# [EXERCISE REQUIREMENTS]
Render everything below, from the line containing "Which is higher" down to the last of the records, as a Markdown table with the columns "Number" and "Line". Number the rows from 1 and omit blank lines.

※

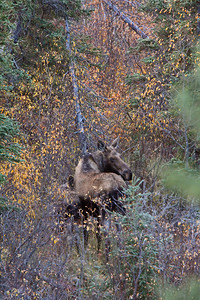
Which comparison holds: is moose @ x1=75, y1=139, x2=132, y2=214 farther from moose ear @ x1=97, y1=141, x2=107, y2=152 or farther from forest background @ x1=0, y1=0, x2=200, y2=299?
forest background @ x1=0, y1=0, x2=200, y2=299

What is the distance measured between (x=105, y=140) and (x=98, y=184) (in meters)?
4.40

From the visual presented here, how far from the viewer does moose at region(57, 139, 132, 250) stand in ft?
28.5

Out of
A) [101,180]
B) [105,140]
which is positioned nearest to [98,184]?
[101,180]

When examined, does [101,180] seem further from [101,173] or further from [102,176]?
[101,173]

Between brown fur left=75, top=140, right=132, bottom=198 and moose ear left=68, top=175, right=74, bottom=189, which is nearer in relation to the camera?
brown fur left=75, top=140, right=132, bottom=198

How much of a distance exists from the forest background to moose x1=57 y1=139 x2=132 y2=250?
33 cm

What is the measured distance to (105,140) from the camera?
13.2m

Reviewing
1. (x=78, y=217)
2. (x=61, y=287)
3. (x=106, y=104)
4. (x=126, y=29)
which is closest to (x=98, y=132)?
(x=106, y=104)

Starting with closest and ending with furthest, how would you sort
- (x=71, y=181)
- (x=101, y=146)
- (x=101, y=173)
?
1. (x=101, y=173)
2. (x=71, y=181)
3. (x=101, y=146)

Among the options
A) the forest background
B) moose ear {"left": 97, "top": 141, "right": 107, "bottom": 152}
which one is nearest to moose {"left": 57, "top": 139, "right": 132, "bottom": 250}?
moose ear {"left": 97, "top": 141, "right": 107, "bottom": 152}

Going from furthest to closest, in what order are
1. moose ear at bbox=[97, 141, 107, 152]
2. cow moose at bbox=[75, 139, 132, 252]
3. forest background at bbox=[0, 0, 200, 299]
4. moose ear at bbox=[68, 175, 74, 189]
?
moose ear at bbox=[97, 141, 107, 152] → moose ear at bbox=[68, 175, 74, 189] → cow moose at bbox=[75, 139, 132, 252] → forest background at bbox=[0, 0, 200, 299]

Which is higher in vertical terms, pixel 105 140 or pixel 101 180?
pixel 101 180

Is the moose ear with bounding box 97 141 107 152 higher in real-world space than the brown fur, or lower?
higher

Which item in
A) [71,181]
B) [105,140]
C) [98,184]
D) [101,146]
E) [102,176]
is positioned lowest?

※

# [FULL OUTPUT]
| Number | Line |
|---|---|
| 1 | Which is higher in vertical terms, pixel 105 140 or pixel 101 180? |
| 2 | pixel 101 180 |
| 3 | Is the moose ear with bounding box 97 141 107 152 higher in real-world space than the brown fur, or lower? |
| 4 | higher |
| 5 | Which item in |
| 6 | A) [71,181] |
| 7 | B) [105,140] |
| 8 | C) [98,184] |
| 9 | D) [101,146] |
| 10 | E) [102,176] |
| 11 | is positioned lowest? |